相手の魔物に怯む事無く、彼女は木の枝から飛び出して、大きく剣を振り下ろした。
シュッ!
一閃。風切り音と共に、リーミアが沼地に降りると同時に、魔物は身動きを止めて沼に身体を沈めて二度と動かなくなった。
「ふう…」
流石のリーミアも、少し疲れた様子を見せた。
「全く、本当に倒してしまうとは…」
フォルサが呆れた口調で言う。
巨大な魔物を倒し、湿地帯に魔物の姿がほとんど無くなり、彼等は落ち着いた感じで集まる。
「お前さん、今回も功労者だな」
「そうですか?」
リーミアは少し照れながら言う。
彼等が集まって話している時…
ゾクッとリーミアは、不気味な殺気を感じた。
「皆、危ない。
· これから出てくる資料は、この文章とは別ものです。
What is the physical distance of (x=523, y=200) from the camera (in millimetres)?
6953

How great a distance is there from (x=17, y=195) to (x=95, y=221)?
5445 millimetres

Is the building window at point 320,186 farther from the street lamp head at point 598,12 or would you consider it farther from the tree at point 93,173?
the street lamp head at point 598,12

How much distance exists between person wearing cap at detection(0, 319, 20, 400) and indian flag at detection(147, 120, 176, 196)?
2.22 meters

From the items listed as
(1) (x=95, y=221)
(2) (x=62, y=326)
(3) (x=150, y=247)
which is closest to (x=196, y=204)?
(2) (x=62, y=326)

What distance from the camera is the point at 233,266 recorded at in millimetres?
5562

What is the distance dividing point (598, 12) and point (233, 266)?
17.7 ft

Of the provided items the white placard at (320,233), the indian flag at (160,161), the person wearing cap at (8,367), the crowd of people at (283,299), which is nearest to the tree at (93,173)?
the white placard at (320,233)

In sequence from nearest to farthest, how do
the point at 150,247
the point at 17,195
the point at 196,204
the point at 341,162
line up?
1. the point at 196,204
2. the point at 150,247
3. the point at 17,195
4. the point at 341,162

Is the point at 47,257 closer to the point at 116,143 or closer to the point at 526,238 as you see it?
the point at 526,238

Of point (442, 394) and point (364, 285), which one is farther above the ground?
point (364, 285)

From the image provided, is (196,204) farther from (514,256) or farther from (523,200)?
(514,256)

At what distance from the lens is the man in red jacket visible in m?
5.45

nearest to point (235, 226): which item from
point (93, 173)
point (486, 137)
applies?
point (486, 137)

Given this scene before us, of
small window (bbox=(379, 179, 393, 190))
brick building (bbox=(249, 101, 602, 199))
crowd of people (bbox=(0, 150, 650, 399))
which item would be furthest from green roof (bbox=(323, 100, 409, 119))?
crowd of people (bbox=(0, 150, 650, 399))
避けて!」
そう言った瞬間だった。
ザンッ!
激しい斬撃が空を走った。
空を切り裂く斬撃は、巨体な魔物の亡骸を真っ二つに切り裂く。
「何だ?」
フォルサが顔を上げると、裂かれた巨体な魔物の胴の上に、不気味な漆黒の鎧に身を包んだ剣士の姿があった。